The Memphis Flyer recently had an opportunity to hear some of that history straight from Turner herself, when she responded to questions on the occasion of the Memphis premiere of Tina: The Tina Turner Musical earlier this year. The show, written by Pulitzer Prize-winner Katori Hall, portrays Turner’s life with unprecedented veracity, and the premiere offered the singer a chance to look back at some of her less well-known ties to Memphis — and Clarksdale, Mississippi native Raymond Hill, with whom she had her first child. The Flyer, having already delved into Hill’s importance in the local R&B and blues scene, turned out to be a perfect vehicle for conveying the singer’s thoughts about this region. Below, in loving memory of the soulful firebrand who shook the music industry to its roots, we reprint our full email interview with Tina Turner from this February.

Memphis Flyer: Growing up in Nutbush, Tennessee, what did Memphis represent to you? Were you aware of the radio and records coming out of Memphis at the time?

Tina Turner: Memphis seemed another world away when I was growing up in Nutbush. Our town was so small and the access to the records coming out of Memphis was just from the radio. My life in Nutbush was very focused on my family, and the church and I suppose that was the music that I remember and how I started to sing. It wasn’t until I moved to St Louis that I started to be more aware of the Memphis music through the local R&B scene.

In the song “Rocket 88,” Jackie Brentson yells “Blow your horn, Raymond!” Ethnomusicologist David Evans has called Raymond Hill “an unsung hero of Black music.” Was this a significant relationship in your life? How do you feel about seeing that romance portrayed in the musical’s plot?

My relationship with Raymond was a very significant relationship in my life especially because of my son Craig. Raymond and I met when I was very young, and I had just started working with Ike when our romance began. Raymond had so many years of experience and I feel calling him an unsung hero of Black music is very true. I was very happy that the relationship has found its moment in the musical.

Was the fact that Katori Hall is from Tennessee important to you? Did you feel she could better relate to your upbringing because of that? How did that play out in specific scenes from the musical?

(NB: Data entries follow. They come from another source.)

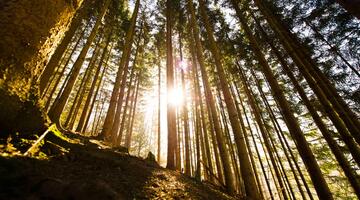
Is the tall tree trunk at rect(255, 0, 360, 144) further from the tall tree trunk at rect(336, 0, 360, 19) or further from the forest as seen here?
the tall tree trunk at rect(336, 0, 360, 19)

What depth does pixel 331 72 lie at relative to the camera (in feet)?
27.4

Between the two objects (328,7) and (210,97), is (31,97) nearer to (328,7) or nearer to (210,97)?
(210,97)

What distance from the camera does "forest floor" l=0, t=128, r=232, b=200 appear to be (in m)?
1.84

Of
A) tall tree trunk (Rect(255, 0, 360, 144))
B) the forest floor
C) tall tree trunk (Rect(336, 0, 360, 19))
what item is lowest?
the forest floor

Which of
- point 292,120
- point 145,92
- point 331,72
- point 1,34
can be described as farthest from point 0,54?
point 145,92

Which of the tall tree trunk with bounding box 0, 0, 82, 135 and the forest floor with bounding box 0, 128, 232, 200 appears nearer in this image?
the forest floor with bounding box 0, 128, 232, 200

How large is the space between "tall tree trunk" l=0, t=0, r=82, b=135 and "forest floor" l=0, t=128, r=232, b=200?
1.05ft

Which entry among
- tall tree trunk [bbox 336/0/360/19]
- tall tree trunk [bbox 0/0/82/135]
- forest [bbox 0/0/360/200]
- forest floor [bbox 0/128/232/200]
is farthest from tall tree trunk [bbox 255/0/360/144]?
tall tree trunk [bbox 0/0/82/135]

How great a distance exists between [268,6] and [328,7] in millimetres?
2429

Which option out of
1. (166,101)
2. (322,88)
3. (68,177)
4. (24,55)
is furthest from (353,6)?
(322,88)

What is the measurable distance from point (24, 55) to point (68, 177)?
1.81 metres

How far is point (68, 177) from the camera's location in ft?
8.16

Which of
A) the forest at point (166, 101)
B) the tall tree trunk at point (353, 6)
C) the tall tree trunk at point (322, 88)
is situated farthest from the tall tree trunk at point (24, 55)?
the tall tree trunk at point (322, 88)

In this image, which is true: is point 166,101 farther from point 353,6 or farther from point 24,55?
point 353,6
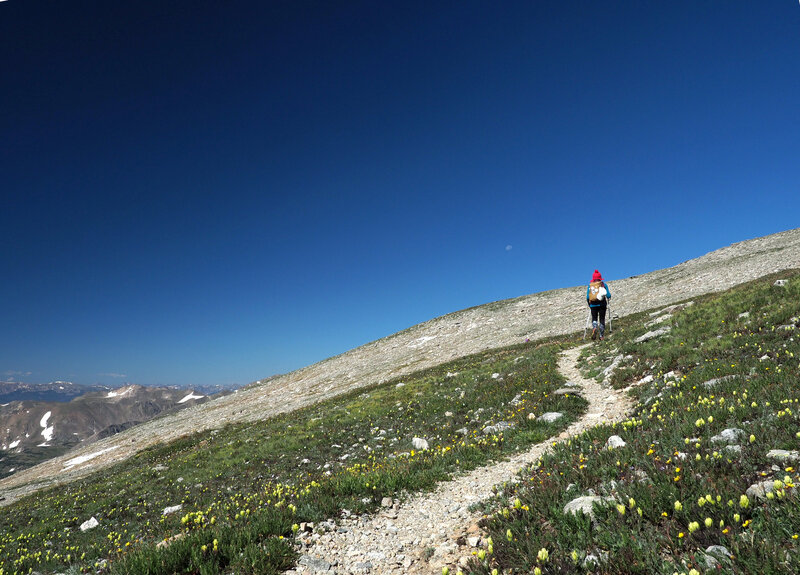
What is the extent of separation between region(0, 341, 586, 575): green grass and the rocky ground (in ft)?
62.7

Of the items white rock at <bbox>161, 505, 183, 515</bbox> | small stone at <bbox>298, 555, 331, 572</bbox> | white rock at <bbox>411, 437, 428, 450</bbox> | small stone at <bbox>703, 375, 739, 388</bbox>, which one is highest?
small stone at <bbox>703, 375, 739, 388</bbox>

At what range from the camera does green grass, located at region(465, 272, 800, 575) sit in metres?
4.09

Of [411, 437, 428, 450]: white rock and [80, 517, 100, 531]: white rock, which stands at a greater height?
[411, 437, 428, 450]: white rock

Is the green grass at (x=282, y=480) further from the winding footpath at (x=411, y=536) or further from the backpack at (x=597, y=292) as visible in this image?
the backpack at (x=597, y=292)

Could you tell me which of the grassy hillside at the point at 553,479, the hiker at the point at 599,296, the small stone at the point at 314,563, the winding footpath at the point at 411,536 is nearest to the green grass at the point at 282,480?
the grassy hillside at the point at 553,479

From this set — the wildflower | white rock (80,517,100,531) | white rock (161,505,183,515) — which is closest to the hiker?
the wildflower

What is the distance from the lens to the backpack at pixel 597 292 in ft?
77.1

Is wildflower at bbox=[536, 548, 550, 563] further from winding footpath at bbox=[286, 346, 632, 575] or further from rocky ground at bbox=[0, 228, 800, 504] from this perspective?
rocky ground at bbox=[0, 228, 800, 504]

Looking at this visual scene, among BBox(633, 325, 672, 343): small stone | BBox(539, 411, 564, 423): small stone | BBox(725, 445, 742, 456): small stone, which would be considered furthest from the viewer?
BBox(633, 325, 672, 343): small stone

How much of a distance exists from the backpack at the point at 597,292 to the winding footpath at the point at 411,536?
17508mm

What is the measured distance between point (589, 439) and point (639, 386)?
20.8ft

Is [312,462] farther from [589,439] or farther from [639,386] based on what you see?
[639,386]

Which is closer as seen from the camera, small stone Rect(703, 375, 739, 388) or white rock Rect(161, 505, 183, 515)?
small stone Rect(703, 375, 739, 388)

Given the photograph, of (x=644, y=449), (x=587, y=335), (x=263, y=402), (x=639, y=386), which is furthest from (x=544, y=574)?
(x=263, y=402)
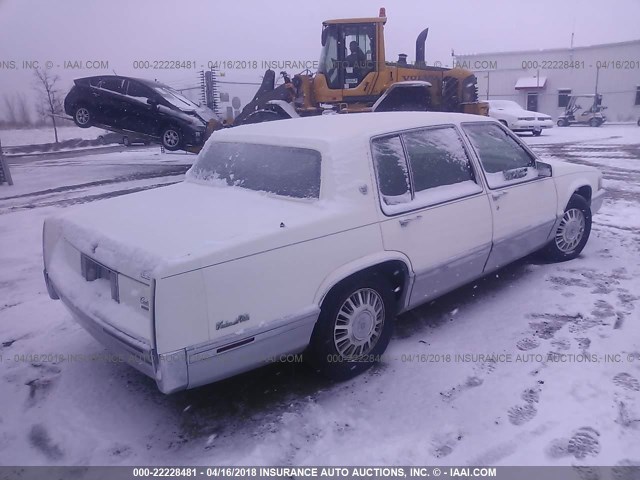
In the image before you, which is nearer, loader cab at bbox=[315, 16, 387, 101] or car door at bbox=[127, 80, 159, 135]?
loader cab at bbox=[315, 16, 387, 101]

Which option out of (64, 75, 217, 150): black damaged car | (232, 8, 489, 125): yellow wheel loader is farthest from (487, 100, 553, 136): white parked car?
(64, 75, 217, 150): black damaged car

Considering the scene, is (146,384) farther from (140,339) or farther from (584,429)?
(584,429)

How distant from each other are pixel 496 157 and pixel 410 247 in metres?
1.42

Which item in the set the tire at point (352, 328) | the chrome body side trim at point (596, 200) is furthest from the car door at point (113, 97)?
the tire at point (352, 328)

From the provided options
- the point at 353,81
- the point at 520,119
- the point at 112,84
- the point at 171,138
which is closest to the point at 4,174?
the point at 112,84

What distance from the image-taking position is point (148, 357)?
7.79ft

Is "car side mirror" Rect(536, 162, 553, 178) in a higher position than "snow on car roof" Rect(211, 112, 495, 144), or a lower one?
lower

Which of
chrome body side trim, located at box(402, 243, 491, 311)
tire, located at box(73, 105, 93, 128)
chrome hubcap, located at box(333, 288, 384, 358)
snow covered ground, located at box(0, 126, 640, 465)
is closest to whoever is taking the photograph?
snow covered ground, located at box(0, 126, 640, 465)

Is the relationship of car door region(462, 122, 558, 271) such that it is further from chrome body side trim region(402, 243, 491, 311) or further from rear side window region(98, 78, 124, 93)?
rear side window region(98, 78, 124, 93)

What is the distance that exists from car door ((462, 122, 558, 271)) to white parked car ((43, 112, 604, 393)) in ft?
0.05

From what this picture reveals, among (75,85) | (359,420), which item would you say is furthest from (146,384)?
(75,85)

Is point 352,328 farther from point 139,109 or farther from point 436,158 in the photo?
point 139,109

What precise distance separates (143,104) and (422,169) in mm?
10360

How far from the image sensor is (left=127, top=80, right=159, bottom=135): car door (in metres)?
12.1
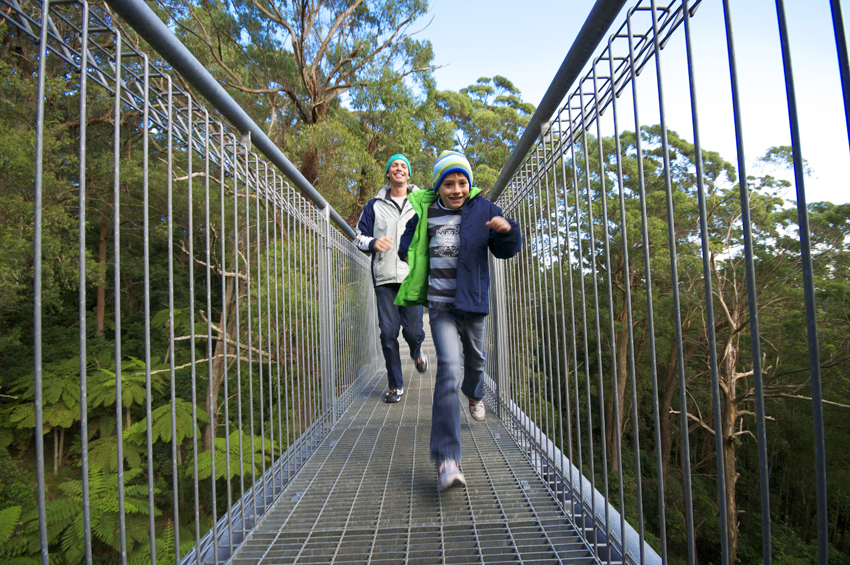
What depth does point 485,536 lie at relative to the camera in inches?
65.4

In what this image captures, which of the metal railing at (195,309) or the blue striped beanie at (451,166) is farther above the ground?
the blue striped beanie at (451,166)

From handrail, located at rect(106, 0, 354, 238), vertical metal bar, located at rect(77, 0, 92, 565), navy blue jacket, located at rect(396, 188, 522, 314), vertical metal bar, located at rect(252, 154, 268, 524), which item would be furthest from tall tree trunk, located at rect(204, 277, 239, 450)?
navy blue jacket, located at rect(396, 188, 522, 314)

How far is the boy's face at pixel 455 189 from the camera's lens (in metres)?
2.29

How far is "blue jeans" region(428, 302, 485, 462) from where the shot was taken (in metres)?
2.00

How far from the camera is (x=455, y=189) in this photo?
230cm

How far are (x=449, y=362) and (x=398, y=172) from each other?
225 centimetres

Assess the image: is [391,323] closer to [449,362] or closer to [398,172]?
[398,172]

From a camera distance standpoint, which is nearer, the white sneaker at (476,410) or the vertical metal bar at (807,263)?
the vertical metal bar at (807,263)

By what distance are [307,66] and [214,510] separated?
12091 millimetres

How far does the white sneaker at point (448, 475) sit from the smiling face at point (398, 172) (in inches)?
101

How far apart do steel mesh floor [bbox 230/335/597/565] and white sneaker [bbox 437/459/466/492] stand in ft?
0.24

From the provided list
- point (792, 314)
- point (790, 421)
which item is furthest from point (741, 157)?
point (790, 421)

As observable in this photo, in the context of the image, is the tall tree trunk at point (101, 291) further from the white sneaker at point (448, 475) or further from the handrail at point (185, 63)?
the white sneaker at point (448, 475)

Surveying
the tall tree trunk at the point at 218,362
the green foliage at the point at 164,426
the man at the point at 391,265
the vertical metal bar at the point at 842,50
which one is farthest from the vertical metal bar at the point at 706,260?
the green foliage at the point at 164,426
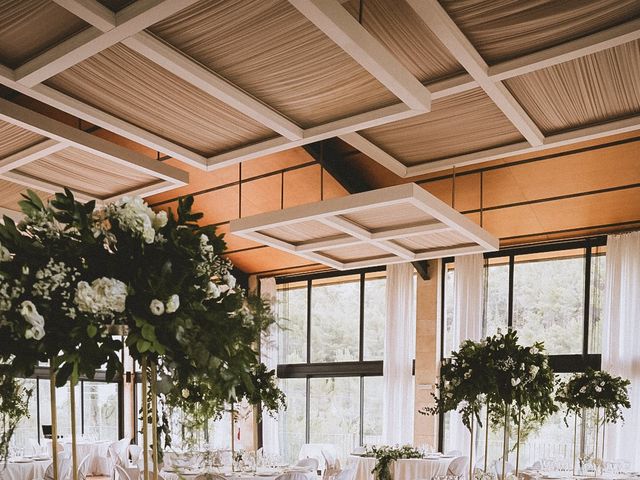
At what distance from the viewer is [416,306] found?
13.2 metres

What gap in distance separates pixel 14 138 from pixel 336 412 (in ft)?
32.8

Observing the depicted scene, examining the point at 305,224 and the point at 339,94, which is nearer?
the point at 339,94

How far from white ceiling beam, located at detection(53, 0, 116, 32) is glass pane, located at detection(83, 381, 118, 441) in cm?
1475

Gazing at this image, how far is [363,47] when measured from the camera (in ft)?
12.1

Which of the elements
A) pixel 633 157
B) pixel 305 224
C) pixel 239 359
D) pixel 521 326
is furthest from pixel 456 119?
pixel 521 326

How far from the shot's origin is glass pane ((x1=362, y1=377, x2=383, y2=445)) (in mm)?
13586

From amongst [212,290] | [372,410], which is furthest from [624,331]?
[212,290]

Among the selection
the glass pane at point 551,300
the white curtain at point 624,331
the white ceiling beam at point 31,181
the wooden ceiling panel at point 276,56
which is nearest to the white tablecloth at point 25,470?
the white ceiling beam at point 31,181

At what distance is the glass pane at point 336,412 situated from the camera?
45.9 ft

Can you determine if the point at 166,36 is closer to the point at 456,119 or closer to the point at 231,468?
the point at 456,119

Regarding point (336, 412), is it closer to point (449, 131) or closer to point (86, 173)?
point (86, 173)

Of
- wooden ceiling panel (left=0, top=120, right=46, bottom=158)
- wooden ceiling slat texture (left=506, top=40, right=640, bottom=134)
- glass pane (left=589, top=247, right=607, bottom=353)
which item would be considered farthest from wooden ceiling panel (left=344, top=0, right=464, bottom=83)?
glass pane (left=589, top=247, right=607, bottom=353)

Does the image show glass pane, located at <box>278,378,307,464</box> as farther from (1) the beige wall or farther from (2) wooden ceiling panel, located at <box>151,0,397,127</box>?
(2) wooden ceiling panel, located at <box>151,0,397,127</box>

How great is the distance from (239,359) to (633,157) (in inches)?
339
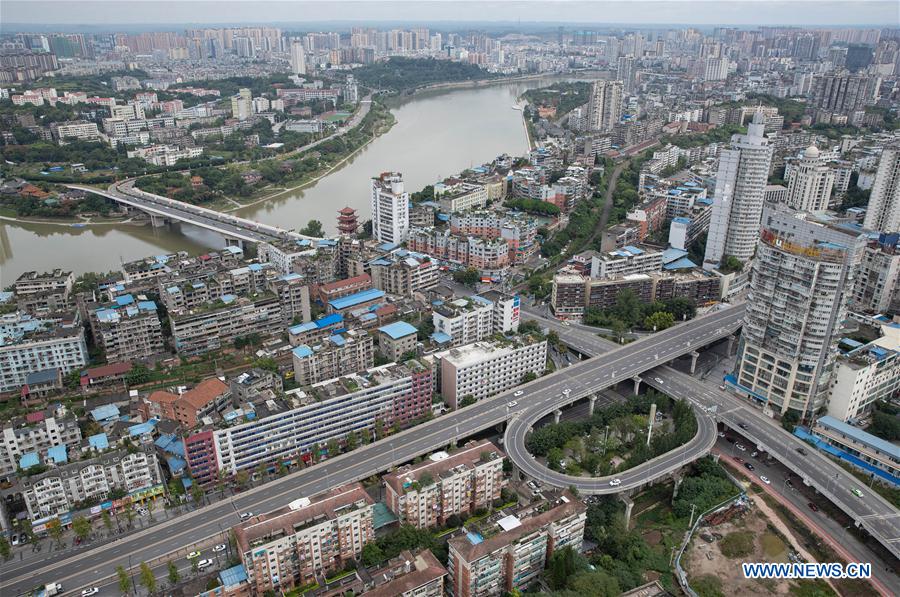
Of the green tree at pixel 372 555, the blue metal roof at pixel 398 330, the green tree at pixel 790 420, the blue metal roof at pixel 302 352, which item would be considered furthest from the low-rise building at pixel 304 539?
the green tree at pixel 790 420

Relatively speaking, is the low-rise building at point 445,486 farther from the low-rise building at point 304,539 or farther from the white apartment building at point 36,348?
the white apartment building at point 36,348

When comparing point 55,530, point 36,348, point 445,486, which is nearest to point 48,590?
point 55,530

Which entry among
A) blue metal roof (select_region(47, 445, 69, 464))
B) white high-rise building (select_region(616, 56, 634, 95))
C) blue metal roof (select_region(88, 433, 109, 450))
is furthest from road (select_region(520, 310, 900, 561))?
white high-rise building (select_region(616, 56, 634, 95))

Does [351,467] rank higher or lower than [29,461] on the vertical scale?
lower

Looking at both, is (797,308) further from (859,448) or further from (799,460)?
(799,460)

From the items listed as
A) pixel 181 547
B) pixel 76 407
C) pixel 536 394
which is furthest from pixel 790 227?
pixel 76 407

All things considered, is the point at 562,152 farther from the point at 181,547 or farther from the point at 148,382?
the point at 181,547
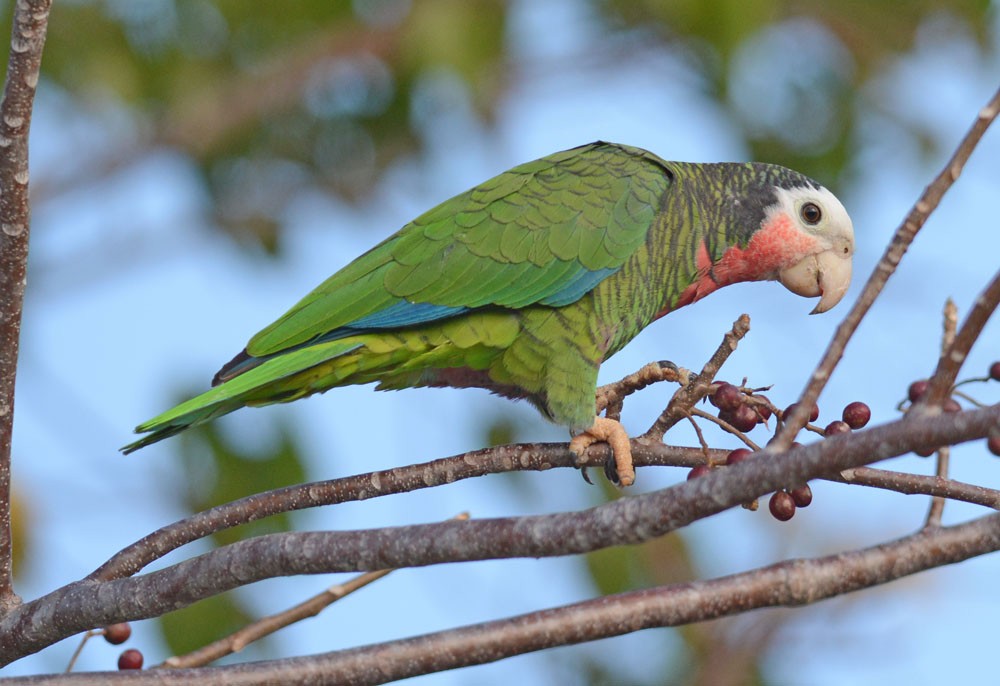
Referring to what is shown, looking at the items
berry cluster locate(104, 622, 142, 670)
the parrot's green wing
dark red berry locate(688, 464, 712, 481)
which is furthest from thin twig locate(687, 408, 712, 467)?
berry cluster locate(104, 622, 142, 670)

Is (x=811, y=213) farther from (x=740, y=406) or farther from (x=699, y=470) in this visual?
(x=699, y=470)

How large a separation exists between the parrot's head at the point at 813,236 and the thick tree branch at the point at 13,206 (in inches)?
88.9

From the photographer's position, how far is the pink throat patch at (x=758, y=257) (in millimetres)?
3572

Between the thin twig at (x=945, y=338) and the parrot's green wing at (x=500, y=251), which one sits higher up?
the parrot's green wing at (x=500, y=251)

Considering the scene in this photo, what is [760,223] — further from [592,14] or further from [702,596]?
[592,14]

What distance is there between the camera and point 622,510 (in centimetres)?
185

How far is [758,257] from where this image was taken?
361 centimetres

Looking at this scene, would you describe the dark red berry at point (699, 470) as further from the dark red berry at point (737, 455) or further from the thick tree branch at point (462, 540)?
the thick tree branch at point (462, 540)

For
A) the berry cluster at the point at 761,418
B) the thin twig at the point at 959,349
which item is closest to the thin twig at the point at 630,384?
the berry cluster at the point at 761,418

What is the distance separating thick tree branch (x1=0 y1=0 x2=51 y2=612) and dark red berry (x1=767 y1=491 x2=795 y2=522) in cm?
163

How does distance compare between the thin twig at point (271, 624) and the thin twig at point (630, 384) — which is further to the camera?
the thin twig at point (630, 384)

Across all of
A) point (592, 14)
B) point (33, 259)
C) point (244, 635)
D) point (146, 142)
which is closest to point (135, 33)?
point (146, 142)

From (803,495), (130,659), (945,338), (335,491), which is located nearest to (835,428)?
(803,495)

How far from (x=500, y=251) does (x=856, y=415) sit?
3.97 feet
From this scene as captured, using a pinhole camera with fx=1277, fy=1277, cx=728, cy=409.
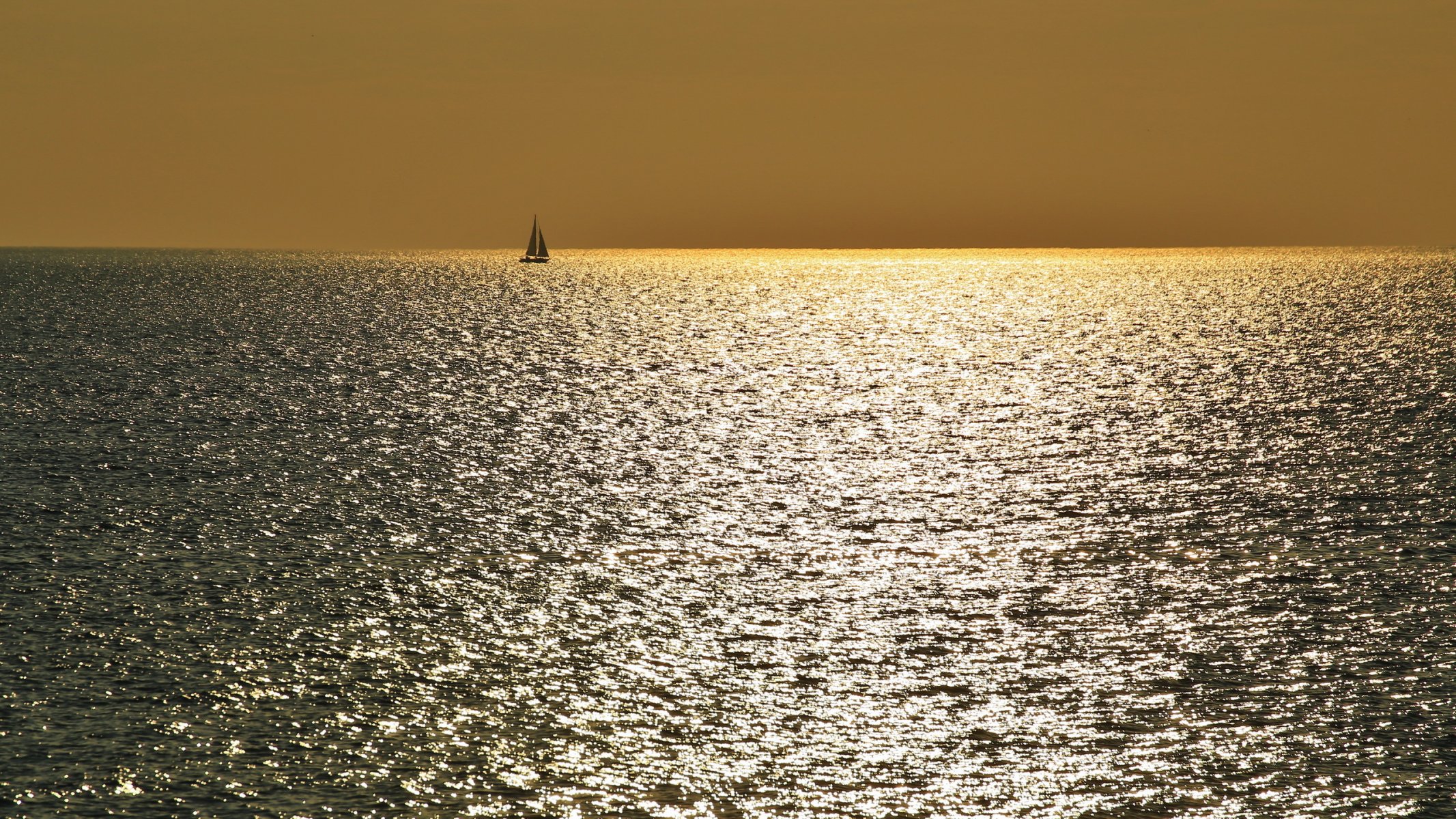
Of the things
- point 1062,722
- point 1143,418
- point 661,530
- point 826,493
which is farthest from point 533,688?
point 1143,418

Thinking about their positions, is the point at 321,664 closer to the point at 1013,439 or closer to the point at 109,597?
the point at 109,597

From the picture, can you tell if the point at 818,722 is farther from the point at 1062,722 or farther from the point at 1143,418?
the point at 1143,418

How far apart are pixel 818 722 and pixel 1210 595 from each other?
1845 centimetres

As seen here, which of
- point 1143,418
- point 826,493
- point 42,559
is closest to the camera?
point 42,559

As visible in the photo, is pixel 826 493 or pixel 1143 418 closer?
pixel 826 493

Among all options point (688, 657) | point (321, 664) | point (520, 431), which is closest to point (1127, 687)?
point (688, 657)

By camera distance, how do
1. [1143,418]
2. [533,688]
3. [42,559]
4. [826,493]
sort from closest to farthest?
[533,688], [42,559], [826,493], [1143,418]

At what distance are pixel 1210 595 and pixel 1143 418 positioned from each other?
1998 inches

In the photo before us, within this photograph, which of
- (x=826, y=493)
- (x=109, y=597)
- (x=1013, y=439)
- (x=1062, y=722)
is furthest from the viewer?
(x=1013, y=439)

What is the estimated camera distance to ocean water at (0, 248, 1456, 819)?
28328 millimetres

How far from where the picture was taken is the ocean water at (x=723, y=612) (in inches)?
1115

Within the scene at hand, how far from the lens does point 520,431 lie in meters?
85.2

From the minute I met Katori I felt she was the right person to tell this story. We talked so much about growing up in Tennessee and our families’ experiences. Katori understood immediately what it took for me to get to where I did, given where I started. The odds I had to overcome time and again.

Some great Memphis soul songs are featured in the musical, from “I Can’t Stand the Rain” to “Let’s Stay Together.” Has the Memphis sound spoken to you over the years, and does the premiere of Tina: The Musical in Memphis take on extra meaning because of it? 

So many forms of music have their roots in Memphis, and my life and career has circled the city so many times. To bring my show to Memphis has huge meaning to me. If you had told me all those years ago as a small child picking cotton in Nutbush that this would happen … I definitely wouldn’t have believed you, and thought you were telling me a fairytale! It does feel almost like a full circle, to be returning home and to be able to tell my story in such an amazing way; through performance including all my music. How special and how lucky am I.  I feel very blessed that I have this opportunity

What is the most powerful moment of the musical for you? Did it lead to any epiphanies about your life, to see it portrayed that way?

Before Tina: The Musical opened in London, my producer Tali [Tali Pelman, the musical’s producer] snuck me into a preview performance. I sat on an aisle, watching the show, and no one ever knew I was there. Later in my hotel room, I turned to Tali and told her that they found the love. That I wished my mother and Ike would have been able to see the show. I remember she teared up. In this way I do feel the musical, though it brought up many painful memories again, also helped me gain acceptance and harmony of the highs and the lows.